PROBLEM 1>
Please rewrite the part of the exhibition review that opens with the words containing "Wednesday, 31 January" and closes with "a critical review...", putting "illustration gallery" wherever "House of Illustration" appears.
PROBLEM 2>
In which gallery does the exhibition review say the works were displayed?
PROBLEM 3>
Carry on the exhibition review from its last sentence.

EXCERPT PROVIDED>
※ ※ ※

Wednesday, 31 January 2018

Study Visit, The House of Illustration and the Wellcome Collection

Two of my favourite places. I went to the House of Illustration to worship Lucinda Rogers who is one of my illustration heroes so don't expect a critical review...
The works were displayed in the South Gallery, a range of large pieces ranging from A0 down to slightly smaller than A2 drawn either on watercolour paper or grey or shades of orange paper which looked like sugar paper. I could see faint coloured pencil lines of under drawing in some of the pieces but the final drawings were generally in brown or black ink applied with a brush or probably a dip pen. There was no shading but she used patches of coloured paint or pencil to highlight areas or suggest shadows. Some of the figures were drawn with coloured pencil. Rogers uses which lines of dark ink to highlight areas but also to show the contours of receding market stalls. There are missing lines and areas left blank for effect but on the whole these are busy drawings with lots of people and things to look at.
Most of the drawings contain a person although there were some, such as a drawing of a fabric stall, where the goods for sale were the subject. It's the people who fascinate me, London stallholders that although I've never met I know from market stalls across the south-east, proud, feisty characters. My absolute favourite was Ros P's stall next to Sarge's stall and flag but there wasn't a postcard of it in the shop and there are no pictures online. Rogers campaigns with an organisation called Just Space, on issues relating to development around East London and is at her best when she has something to say. I think that the weaker drawing in the exhibition was the inside of one of the show flats in a new development beside the market, technically a good drawing but lacking in soul.

※ ※ ※

MATERIAL>
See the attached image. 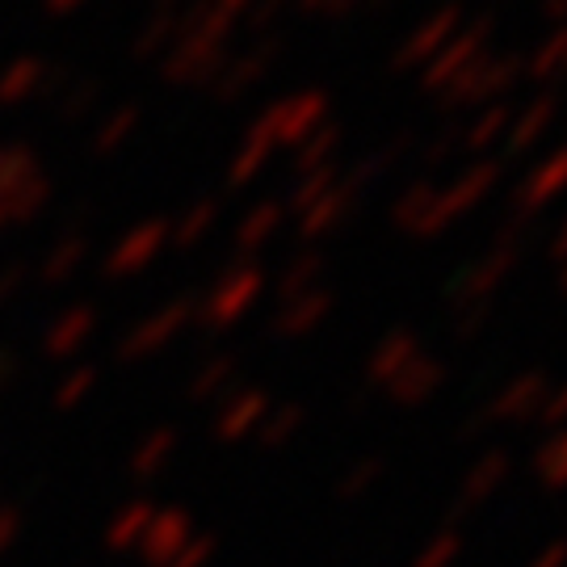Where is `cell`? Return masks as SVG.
I'll list each match as a JSON object with an SVG mask.
<instances>
[{
	"label": "cell",
	"instance_id": "cb8c5ba5",
	"mask_svg": "<svg viewBox=\"0 0 567 567\" xmlns=\"http://www.w3.org/2000/svg\"><path fill=\"white\" fill-rule=\"evenodd\" d=\"M337 182H341V173H337L332 164H328V168H316V173H307L303 185H299V206L307 210L311 203H320Z\"/></svg>",
	"mask_w": 567,
	"mask_h": 567
},
{
	"label": "cell",
	"instance_id": "5bb4252c",
	"mask_svg": "<svg viewBox=\"0 0 567 567\" xmlns=\"http://www.w3.org/2000/svg\"><path fill=\"white\" fill-rule=\"evenodd\" d=\"M522 76L534 84H559L567 81V21H559L547 39L538 42L522 60Z\"/></svg>",
	"mask_w": 567,
	"mask_h": 567
},
{
	"label": "cell",
	"instance_id": "f1b7e54d",
	"mask_svg": "<svg viewBox=\"0 0 567 567\" xmlns=\"http://www.w3.org/2000/svg\"><path fill=\"white\" fill-rule=\"evenodd\" d=\"M543 18L555 21V25L567 21V0H543Z\"/></svg>",
	"mask_w": 567,
	"mask_h": 567
},
{
	"label": "cell",
	"instance_id": "4316f807",
	"mask_svg": "<svg viewBox=\"0 0 567 567\" xmlns=\"http://www.w3.org/2000/svg\"><path fill=\"white\" fill-rule=\"evenodd\" d=\"M316 274H320V257H303L299 265H290V290H303Z\"/></svg>",
	"mask_w": 567,
	"mask_h": 567
},
{
	"label": "cell",
	"instance_id": "8fae6325",
	"mask_svg": "<svg viewBox=\"0 0 567 567\" xmlns=\"http://www.w3.org/2000/svg\"><path fill=\"white\" fill-rule=\"evenodd\" d=\"M421 353V337L412 332V328H395V332H386L383 341L370 349V358L362 365V379L370 391H383L400 370H404L412 358Z\"/></svg>",
	"mask_w": 567,
	"mask_h": 567
},
{
	"label": "cell",
	"instance_id": "5b68a950",
	"mask_svg": "<svg viewBox=\"0 0 567 567\" xmlns=\"http://www.w3.org/2000/svg\"><path fill=\"white\" fill-rule=\"evenodd\" d=\"M492 34H496V18H492V13L466 18L463 25H458V34H454V39H450L446 47H442V51H437V55L416 72V76H421V93H425V97H437V93H442V89L463 72L466 63L484 55Z\"/></svg>",
	"mask_w": 567,
	"mask_h": 567
},
{
	"label": "cell",
	"instance_id": "4fadbf2b",
	"mask_svg": "<svg viewBox=\"0 0 567 567\" xmlns=\"http://www.w3.org/2000/svg\"><path fill=\"white\" fill-rule=\"evenodd\" d=\"M358 203H362V194L341 177L320 203H311L303 210V236H328V231H337L358 210Z\"/></svg>",
	"mask_w": 567,
	"mask_h": 567
},
{
	"label": "cell",
	"instance_id": "e0dca14e",
	"mask_svg": "<svg viewBox=\"0 0 567 567\" xmlns=\"http://www.w3.org/2000/svg\"><path fill=\"white\" fill-rule=\"evenodd\" d=\"M458 555H463V534H458L454 526H446V529H437L425 547L416 550L412 567H454L458 564Z\"/></svg>",
	"mask_w": 567,
	"mask_h": 567
},
{
	"label": "cell",
	"instance_id": "7a4b0ae2",
	"mask_svg": "<svg viewBox=\"0 0 567 567\" xmlns=\"http://www.w3.org/2000/svg\"><path fill=\"white\" fill-rule=\"evenodd\" d=\"M501 177H505V164L496 161V156H484V161L463 164L446 185L433 182V194H429L425 219H421L416 240H442L450 227L463 224L466 215H475L496 194Z\"/></svg>",
	"mask_w": 567,
	"mask_h": 567
},
{
	"label": "cell",
	"instance_id": "484cf974",
	"mask_svg": "<svg viewBox=\"0 0 567 567\" xmlns=\"http://www.w3.org/2000/svg\"><path fill=\"white\" fill-rule=\"evenodd\" d=\"M358 4H365V0H307L311 13H328V18H344V13H353Z\"/></svg>",
	"mask_w": 567,
	"mask_h": 567
},
{
	"label": "cell",
	"instance_id": "f546056e",
	"mask_svg": "<svg viewBox=\"0 0 567 567\" xmlns=\"http://www.w3.org/2000/svg\"><path fill=\"white\" fill-rule=\"evenodd\" d=\"M555 286H559V295H567V261H559V274H555Z\"/></svg>",
	"mask_w": 567,
	"mask_h": 567
},
{
	"label": "cell",
	"instance_id": "52a82bcc",
	"mask_svg": "<svg viewBox=\"0 0 567 567\" xmlns=\"http://www.w3.org/2000/svg\"><path fill=\"white\" fill-rule=\"evenodd\" d=\"M567 194V143L550 147L538 164H529V173L513 189V215L508 219H538L543 210L559 203Z\"/></svg>",
	"mask_w": 567,
	"mask_h": 567
},
{
	"label": "cell",
	"instance_id": "d4e9b609",
	"mask_svg": "<svg viewBox=\"0 0 567 567\" xmlns=\"http://www.w3.org/2000/svg\"><path fill=\"white\" fill-rule=\"evenodd\" d=\"M529 567H567V538H555V543H547V547L529 559Z\"/></svg>",
	"mask_w": 567,
	"mask_h": 567
},
{
	"label": "cell",
	"instance_id": "7402d4cb",
	"mask_svg": "<svg viewBox=\"0 0 567 567\" xmlns=\"http://www.w3.org/2000/svg\"><path fill=\"white\" fill-rule=\"evenodd\" d=\"M492 324V303H471L454 311V341H475L484 328Z\"/></svg>",
	"mask_w": 567,
	"mask_h": 567
},
{
	"label": "cell",
	"instance_id": "8992f818",
	"mask_svg": "<svg viewBox=\"0 0 567 567\" xmlns=\"http://www.w3.org/2000/svg\"><path fill=\"white\" fill-rule=\"evenodd\" d=\"M466 21L463 4L458 0H446V4H437L429 18H421L412 30H408L404 39L395 42V55H391V68L395 72H421L442 47H446L454 34H458V25Z\"/></svg>",
	"mask_w": 567,
	"mask_h": 567
},
{
	"label": "cell",
	"instance_id": "7c38bea8",
	"mask_svg": "<svg viewBox=\"0 0 567 567\" xmlns=\"http://www.w3.org/2000/svg\"><path fill=\"white\" fill-rule=\"evenodd\" d=\"M513 122V102H492L475 114L463 118V152H471L475 161H484L487 152H496V143H505V131Z\"/></svg>",
	"mask_w": 567,
	"mask_h": 567
},
{
	"label": "cell",
	"instance_id": "277c9868",
	"mask_svg": "<svg viewBox=\"0 0 567 567\" xmlns=\"http://www.w3.org/2000/svg\"><path fill=\"white\" fill-rule=\"evenodd\" d=\"M547 391H550L547 370H522V374H513V379L458 429V437H484L487 429H501V425H529V421L538 416L543 400H547Z\"/></svg>",
	"mask_w": 567,
	"mask_h": 567
},
{
	"label": "cell",
	"instance_id": "6da1fadb",
	"mask_svg": "<svg viewBox=\"0 0 567 567\" xmlns=\"http://www.w3.org/2000/svg\"><path fill=\"white\" fill-rule=\"evenodd\" d=\"M526 248H529V224L526 219H508L496 231V240L487 244L475 261L454 269V278L446 286L450 307L458 311V307H471V303H496L501 286L517 274V265L526 261Z\"/></svg>",
	"mask_w": 567,
	"mask_h": 567
},
{
	"label": "cell",
	"instance_id": "d6986e66",
	"mask_svg": "<svg viewBox=\"0 0 567 567\" xmlns=\"http://www.w3.org/2000/svg\"><path fill=\"white\" fill-rule=\"evenodd\" d=\"M328 311H332V295H324V290L303 295V299H295V307L286 311V328H290V332H307V328L320 324Z\"/></svg>",
	"mask_w": 567,
	"mask_h": 567
},
{
	"label": "cell",
	"instance_id": "603a6c76",
	"mask_svg": "<svg viewBox=\"0 0 567 567\" xmlns=\"http://www.w3.org/2000/svg\"><path fill=\"white\" fill-rule=\"evenodd\" d=\"M538 425L547 429H564L567 425V379L564 383H550L547 400H543V408H538V416H534Z\"/></svg>",
	"mask_w": 567,
	"mask_h": 567
},
{
	"label": "cell",
	"instance_id": "3957f363",
	"mask_svg": "<svg viewBox=\"0 0 567 567\" xmlns=\"http://www.w3.org/2000/svg\"><path fill=\"white\" fill-rule=\"evenodd\" d=\"M522 81V55L513 51H484L480 60H471L454 81L433 97L442 114H463V110H484L492 102H505L513 84Z\"/></svg>",
	"mask_w": 567,
	"mask_h": 567
},
{
	"label": "cell",
	"instance_id": "30bf717a",
	"mask_svg": "<svg viewBox=\"0 0 567 567\" xmlns=\"http://www.w3.org/2000/svg\"><path fill=\"white\" fill-rule=\"evenodd\" d=\"M442 386H446V362L421 349V353L383 386V395L395 408H421V404H429Z\"/></svg>",
	"mask_w": 567,
	"mask_h": 567
},
{
	"label": "cell",
	"instance_id": "ffe728a7",
	"mask_svg": "<svg viewBox=\"0 0 567 567\" xmlns=\"http://www.w3.org/2000/svg\"><path fill=\"white\" fill-rule=\"evenodd\" d=\"M383 471H386V463L383 458H362V463H353L349 471H344V480H341V496H365L370 487L383 480Z\"/></svg>",
	"mask_w": 567,
	"mask_h": 567
},
{
	"label": "cell",
	"instance_id": "ac0fdd59",
	"mask_svg": "<svg viewBox=\"0 0 567 567\" xmlns=\"http://www.w3.org/2000/svg\"><path fill=\"white\" fill-rule=\"evenodd\" d=\"M458 152H463V122H450V126H442L437 135H429V140L421 143V164L433 173V168H442V164L454 161Z\"/></svg>",
	"mask_w": 567,
	"mask_h": 567
},
{
	"label": "cell",
	"instance_id": "ba28073f",
	"mask_svg": "<svg viewBox=\"0 0 567 567\" xmlns=\"http://www.w3.org/2000/svg\"><path fill=\"white\" fill-rule=\"evenodd\" d=\"M559 114H564V97H559L555 89L534 93L526 105H513V122H508L505 143H501L505 156H526V152H534V147L555 131Z\"/></svg>",
	"mask_w": 567,
	"mask_h": 567
},
{
	"label": "cell",
	"instance_id": "9a60e30c",
	"mask_svg": "<svg viewBox=\"0 0 567 567\" xmlns=\"http://www.w3.org/2000/svg\"><path fill=\"white\" fill-rule=\"evenodd\" d=\"M324 118H328V97H324V93H303V97H295L290 105H282V110H278L274 126L282 131V140L303 143V140H311L320 126H324Z\"/></svg>",
	"mask_w": 567,
	"mask_h": 567
},
{
	"label": "cell",
	"instance_id": "44dd1931",
	"mask_svg": "<svg viewBox=\"0 0 567 567\" xmlns=\"http://www.w3.org/2000/svg\"><path fill=\"white\" fill-rule=\"evenodd\" d=\"M337 147H341V131L337 126H320L311 140H307V152H303V173H316V168H328V161L337 156Z\"/></svg>",
	"mask_w": 567,
	"mask_h": 567
},
{
	"label": "cell",
	"instance_id": "2e32d148",
	"mask_svg": "<svg viewBox=\"0 0 567 567\" xmlns=\"http://www.w3.org/2000/svg\"><path fill=\"white\" fill-rule=\"evenodd\" d=\"M534 480L547 487V492H564L567 487V425L564 429H550L547 437L538 442L534 450Z\"/></svg>",
	"mask_w": 567,
	"mask_h": 567
},
{
	"label": "cell",
	"instance_id": "83f0119b",
	"mask_svg": "<svg viewBox=\"0 0 567 567\" xmlns=\"http://www.w3.org/2000/svg\"><path fill=\"white\" fill-rule=\"evenodd\" d=\"M550 257H555V261H567V210H564V224L550 231Z\"/></svg>",
	"mask_w": 567,
	"mask_h": 567
},
{
	"label": "cell",
	"instance_id": "9c48e42d",
	"mask_svg": "<svg viewBox=\"0 0 567 567\" xmlns=\"http://www.w3.org/2000/svg\"><path fill=\"white\" fill-rule=\"evenodd\" d=\"M508 475H513V454L501 446H487L475 463L466 466L463 487H458V501H454V508H450V522L471 517L475 508H484L487 501L508 484Z\"/></svg>",
	"mask_w": 567,
	"mask_h": 567
}]
</instances>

※ ※ ※

EXERCISE OUTPUT 1>
Wednesday, 31 January 2018

Study Visit, The illustration gallery and the Wellcome Collection

Two of my favourite places. I went to the illustration gallery to worship Lucinda Rogers who is one of my illustration heroes so don't expect a critical review...

EXERCISE OUTPUT 2>
The South Gallery.

EXERCISE OUTPUT 3>
Also on display were the originals of a number of Quentin Blake illustrations which he produced in collaboration with the author John Yeoman.  It was interesting to see the pasted mock ups of the book pages and Quentin Blake is a master of children's book illustration. His work is nothing like the sort of illustration that I aspire to so I do find it difficult to critique it. Maybe the drawings are a little bit too caricatured? They succeed in capturing a feeling and an activity, and he has been very successful so who am I to criticise? I think that some of their appeal is that they look deceptively as though anyone could draw them so they are very accessible. I know that they  aren't aimed at me and I do like them in moderation, but too many of them is like eating too many sweets.
In the North Gallery was an exhibition of Gerald Scarfe's work for stage and screen. (review here) I went to the Pink Floyd exhibition at the V&A primarily to see his work for The Wall so it was great to see some more of the preparatory drawings. Some of the more atmospheric ones were drawn on black paper with coloured pencil (or crayon?) which  is a technique I like a lot. Also on show was work for the Disney cartoon Hercules, the English National Ballets Nutcracker and the opera Orpheus and the Underworld. Scarfe has a distinctive style and a unique, crazy approach to his work which is bold lively and colourful but also edgy dark and sexy. He says that he has never taken mind altering substances and if that is true then its a good job he hasn't because I can't imagine a more quirky approach to illustration.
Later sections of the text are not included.